Failure to conduct suitability assessment
Lord Sumption found that Paragon “could not have reasonably been expected to conduct its own suitability assessment and advise Mrs Plevin accordingly” (Lord Sumption at paragraph 26 of the judgment). Whilst the absence of a regulatory duty cannot be conclusive in determining fairness, in this context Lord Sumption held that it was highlight relevant. The ICOBR impose a duty to conduct a suitability assessment but imposes such duty on the intermediary – in this case, LLP – as this is the party dealing directly with the consumer. As such, Paragon could not have been reasonably expected to perform a function which the relevant statutory code assigned to someone else.
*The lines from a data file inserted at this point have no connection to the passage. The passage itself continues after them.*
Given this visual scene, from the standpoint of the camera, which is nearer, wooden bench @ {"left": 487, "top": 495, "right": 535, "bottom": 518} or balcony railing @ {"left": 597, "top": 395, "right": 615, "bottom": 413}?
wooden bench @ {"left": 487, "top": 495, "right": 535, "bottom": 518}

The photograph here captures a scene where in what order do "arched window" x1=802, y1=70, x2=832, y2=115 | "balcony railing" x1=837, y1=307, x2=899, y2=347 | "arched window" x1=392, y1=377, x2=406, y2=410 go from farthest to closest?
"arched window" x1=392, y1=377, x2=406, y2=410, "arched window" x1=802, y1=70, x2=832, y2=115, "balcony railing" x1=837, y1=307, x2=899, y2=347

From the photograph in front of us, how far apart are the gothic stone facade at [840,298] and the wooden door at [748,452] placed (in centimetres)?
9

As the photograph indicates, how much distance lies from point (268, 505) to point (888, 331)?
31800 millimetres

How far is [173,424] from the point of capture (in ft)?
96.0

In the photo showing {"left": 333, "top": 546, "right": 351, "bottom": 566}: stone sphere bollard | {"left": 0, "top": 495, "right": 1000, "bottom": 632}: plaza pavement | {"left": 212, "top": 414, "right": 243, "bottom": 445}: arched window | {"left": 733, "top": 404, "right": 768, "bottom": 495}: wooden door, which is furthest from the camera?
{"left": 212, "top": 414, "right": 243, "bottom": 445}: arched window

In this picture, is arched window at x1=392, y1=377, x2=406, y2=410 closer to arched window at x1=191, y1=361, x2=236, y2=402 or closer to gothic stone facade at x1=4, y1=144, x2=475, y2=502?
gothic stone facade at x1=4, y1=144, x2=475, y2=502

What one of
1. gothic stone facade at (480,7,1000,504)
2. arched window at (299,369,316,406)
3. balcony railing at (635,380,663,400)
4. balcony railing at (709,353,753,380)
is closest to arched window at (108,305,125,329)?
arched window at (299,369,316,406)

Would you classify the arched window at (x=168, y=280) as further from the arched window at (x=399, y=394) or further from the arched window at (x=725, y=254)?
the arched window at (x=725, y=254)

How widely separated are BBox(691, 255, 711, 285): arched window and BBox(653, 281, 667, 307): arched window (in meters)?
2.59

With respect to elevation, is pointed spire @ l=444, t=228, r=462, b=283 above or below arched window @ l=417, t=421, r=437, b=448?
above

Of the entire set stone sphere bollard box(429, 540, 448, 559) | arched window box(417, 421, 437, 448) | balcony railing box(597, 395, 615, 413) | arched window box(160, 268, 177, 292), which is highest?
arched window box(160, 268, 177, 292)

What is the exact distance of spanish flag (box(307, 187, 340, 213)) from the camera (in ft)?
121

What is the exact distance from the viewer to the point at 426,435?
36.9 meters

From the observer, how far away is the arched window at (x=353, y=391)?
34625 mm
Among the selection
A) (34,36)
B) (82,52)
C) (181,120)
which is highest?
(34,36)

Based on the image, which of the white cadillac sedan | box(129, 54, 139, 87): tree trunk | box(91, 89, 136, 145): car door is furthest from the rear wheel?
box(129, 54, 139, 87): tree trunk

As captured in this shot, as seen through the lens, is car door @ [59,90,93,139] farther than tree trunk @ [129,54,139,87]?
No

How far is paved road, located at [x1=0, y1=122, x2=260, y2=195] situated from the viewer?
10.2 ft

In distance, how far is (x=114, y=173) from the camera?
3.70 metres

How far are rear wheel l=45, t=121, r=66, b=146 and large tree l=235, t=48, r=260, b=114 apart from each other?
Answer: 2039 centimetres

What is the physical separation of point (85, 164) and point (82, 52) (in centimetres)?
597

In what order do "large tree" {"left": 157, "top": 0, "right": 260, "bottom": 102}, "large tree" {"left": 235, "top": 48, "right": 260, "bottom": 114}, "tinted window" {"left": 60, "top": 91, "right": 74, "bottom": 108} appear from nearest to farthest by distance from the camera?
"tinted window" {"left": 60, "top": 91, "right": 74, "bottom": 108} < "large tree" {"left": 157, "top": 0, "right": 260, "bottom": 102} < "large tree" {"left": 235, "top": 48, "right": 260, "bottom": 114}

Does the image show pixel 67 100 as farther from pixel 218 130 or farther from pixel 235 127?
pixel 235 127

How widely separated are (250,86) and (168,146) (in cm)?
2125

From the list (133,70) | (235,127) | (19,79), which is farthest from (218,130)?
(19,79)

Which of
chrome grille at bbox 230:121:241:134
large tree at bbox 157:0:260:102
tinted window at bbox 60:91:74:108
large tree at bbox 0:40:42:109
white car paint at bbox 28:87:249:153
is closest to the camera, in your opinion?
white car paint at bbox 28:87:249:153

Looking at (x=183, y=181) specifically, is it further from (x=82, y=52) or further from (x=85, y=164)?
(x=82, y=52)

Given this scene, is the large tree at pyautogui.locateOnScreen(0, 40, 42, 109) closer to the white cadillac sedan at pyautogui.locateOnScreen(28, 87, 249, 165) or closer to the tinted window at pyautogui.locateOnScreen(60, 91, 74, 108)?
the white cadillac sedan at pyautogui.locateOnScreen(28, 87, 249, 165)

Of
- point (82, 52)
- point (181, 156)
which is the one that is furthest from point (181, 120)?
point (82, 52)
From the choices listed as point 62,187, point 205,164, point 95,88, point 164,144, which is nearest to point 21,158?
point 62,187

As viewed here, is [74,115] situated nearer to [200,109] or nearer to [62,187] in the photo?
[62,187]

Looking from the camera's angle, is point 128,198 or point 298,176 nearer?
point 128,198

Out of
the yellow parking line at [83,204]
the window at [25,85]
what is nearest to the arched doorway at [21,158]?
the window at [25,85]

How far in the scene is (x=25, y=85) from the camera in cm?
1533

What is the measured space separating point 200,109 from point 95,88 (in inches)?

In contrast to the Court of Appeal decision, however, Lord Sumption held that LLP’s failure to conduct the suitability assessment was not something done “by or on behalf of” Paragon. The words “on behalf of” import agency and LLP were not acting as Paragon’s agent. There was nothing in the statutory context to suggest a wider interpretation. Further, the words “by or on behalf of” refer to things done or not done either by the lender itself, or by somebody else whose acts or omissions engage the lender’s responsibility as if the lender had done them or not done them itself. In addition, the Act extensively imputes responsibility to the lender for acts or omissions of other parties who are not (or who are not necessarily) acting as agents; when it does so, it does so in clear and obvious terms. Finally, if the words “by or on behalf of” extended beyond an agency (or deemed agency) relationship, there would be no coherent criteria (statutory or otherwise) for determining what, if any, connection was required between the lender and the acts or omissions causing the unfairness.
As a result of the non-disclosure, the relationship between Mrs Plevin and Paragon was unfair and the agreement could be re-opened. The case was therefore remitted back to the Manchester County Court to decide what relief, if any, should be ordered.
It is perhaps unsurprising that the Supreme Court dismissed the appeal. Indeed, Lord Sumption stated that the standard of fairness in a debtor-creditor relationship is a matter for the court, on which it must make its own determinations (paragraph 17 of the judgment). In doing so, the court will look at the characteristics of the debtor including their sophistication or vulnerability and the facts which he or she could reasonably be expected to know or assume.
This is good news for consumers who may have purchased complex financial products like PPI. There is almost universally an imbalance of power and knowledge in creditor-debtor relationships and whilst certain provisions of a credit agreement are not necessarily always unfair, the Supreme Court has gone some way in redressing the balance. Consumers may be able to point to the relevant provisions of the Act to re-open certain transactions, and lenders may need to carefully consider the information that they provide.
It is not all bad news for lenders; they will only be liable for the acts or omissions of a third party intermediary under section 140A(c) where there is an agency (or deemed agency) relationship.